And solving the optimization model shown in the formula seventeen to obtain a calculation expression for determining the comprehensive weight of each index shown in the formula eighteenth.
δiAnd epsiloniI.e., the first weight and the second weight of the i-th index determined by equations thirteen and sixteenth.
In the above comprehensive benefit evaluation method for the fishing light complementary photovoltaic power station, in the step 4, the foreground theory and the TOPSIS combined sorting method are as follows, firstly, a decision maker determines an expected value of an index by using an average value of index values under each operation scheme to form an expected matrix Q; meanwhile, a decision matrix X with the size of n × m is formed according to all index values of the m schemes; carrying out standardization processing on elements in the matrix according to a nineteen mode;
wherein Q isiRepresenting the ith element, Q, of the desired matrix QiRepresenting the ith element in the normalized expectation matrix q.
Dividing the indexes into yield indexes and cost indexes, and comparing each value in each decision matrix with a relative expected value to obtain a yield (loss) matrix S, wherein elements in the matrix are obtained by calculating according to a formula twenty; for the profit type index, if the index value is greater than the expected value, the excess part corresponds to the profit, and if the index value is less than the expected value, the loss corresponds to the loss; the cost index is opposite to the above;
wherein s isijRepresenting the elements in row i and column j of the profit (loss) matrix S.

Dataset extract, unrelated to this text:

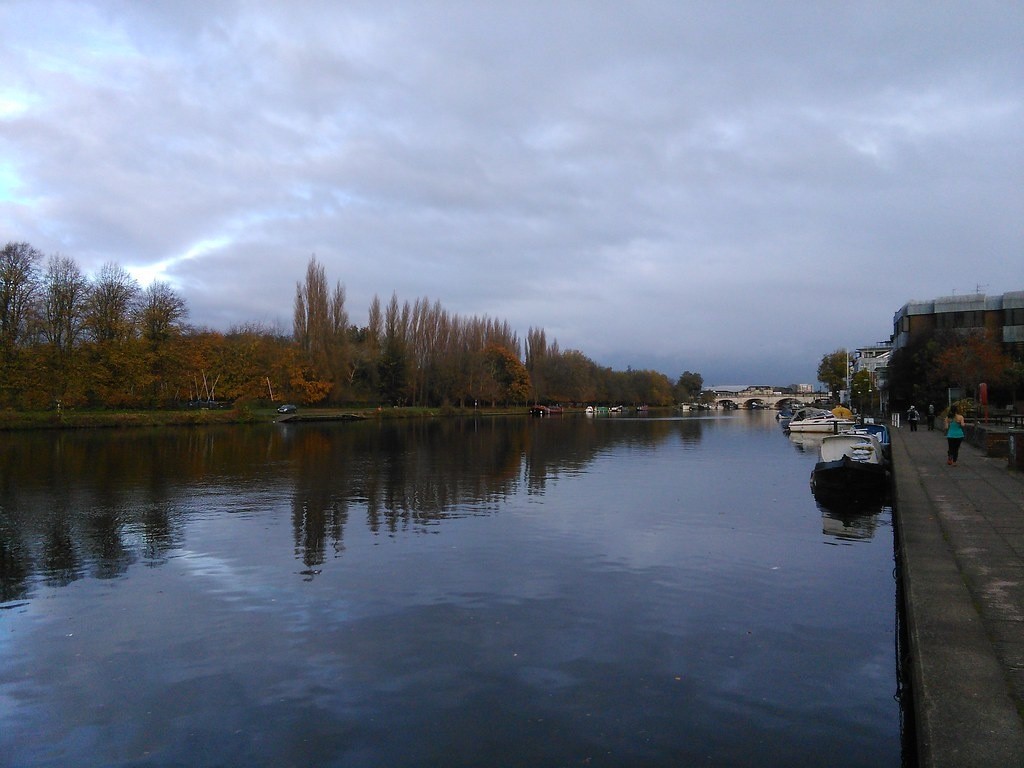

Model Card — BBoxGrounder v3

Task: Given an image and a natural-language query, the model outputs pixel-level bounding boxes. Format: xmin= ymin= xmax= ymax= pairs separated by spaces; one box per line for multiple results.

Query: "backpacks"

And calculating elements in the foreground value matrix V according to the formula twenty-one by using the gain (loss) matrix S.
In the twenty-one equation: vijThe elements in the ith row and the jth column in the foreground value matrix V are represented, alpha and beta are risk coefficients of the investor facing the income and the loss respectively, and the larger the value of the risk coefficients, the more the investor tends to take the risk; and lambda is a loss avoidance coefficient, and the larger the value of the lambda is, the more sensitive the investor is to loss is.

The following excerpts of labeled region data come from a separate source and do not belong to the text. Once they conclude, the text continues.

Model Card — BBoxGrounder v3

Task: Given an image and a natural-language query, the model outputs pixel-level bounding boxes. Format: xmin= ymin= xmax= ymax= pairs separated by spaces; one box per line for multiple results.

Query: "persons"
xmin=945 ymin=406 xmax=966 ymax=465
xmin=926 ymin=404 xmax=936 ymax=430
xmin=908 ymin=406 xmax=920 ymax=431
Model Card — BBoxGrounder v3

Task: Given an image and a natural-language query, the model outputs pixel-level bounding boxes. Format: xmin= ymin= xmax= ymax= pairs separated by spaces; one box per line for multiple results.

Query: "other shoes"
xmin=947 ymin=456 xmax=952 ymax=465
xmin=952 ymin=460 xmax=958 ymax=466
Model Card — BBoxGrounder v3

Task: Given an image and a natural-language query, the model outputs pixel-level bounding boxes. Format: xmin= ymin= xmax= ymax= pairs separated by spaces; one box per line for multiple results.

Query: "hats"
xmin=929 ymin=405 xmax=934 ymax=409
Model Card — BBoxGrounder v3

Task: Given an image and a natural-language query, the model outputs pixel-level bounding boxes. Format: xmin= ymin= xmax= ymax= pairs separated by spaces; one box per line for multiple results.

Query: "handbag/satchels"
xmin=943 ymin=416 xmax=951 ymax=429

Then selecting positive and negative ideal points of each index, wherein the positive ideal point of the jth indexAnd negative ideal pointCalculated by the equation twenty-two.
For the operating scheme j, the distance from the operating scheme to the positive ideal point is calculated according to the equation twenty threeDistance from negative ideal point
Finally, the closeness d of each scheme is calculated by the formula twenty-fourjAnd sequencing to obtain the optimal operation scheme.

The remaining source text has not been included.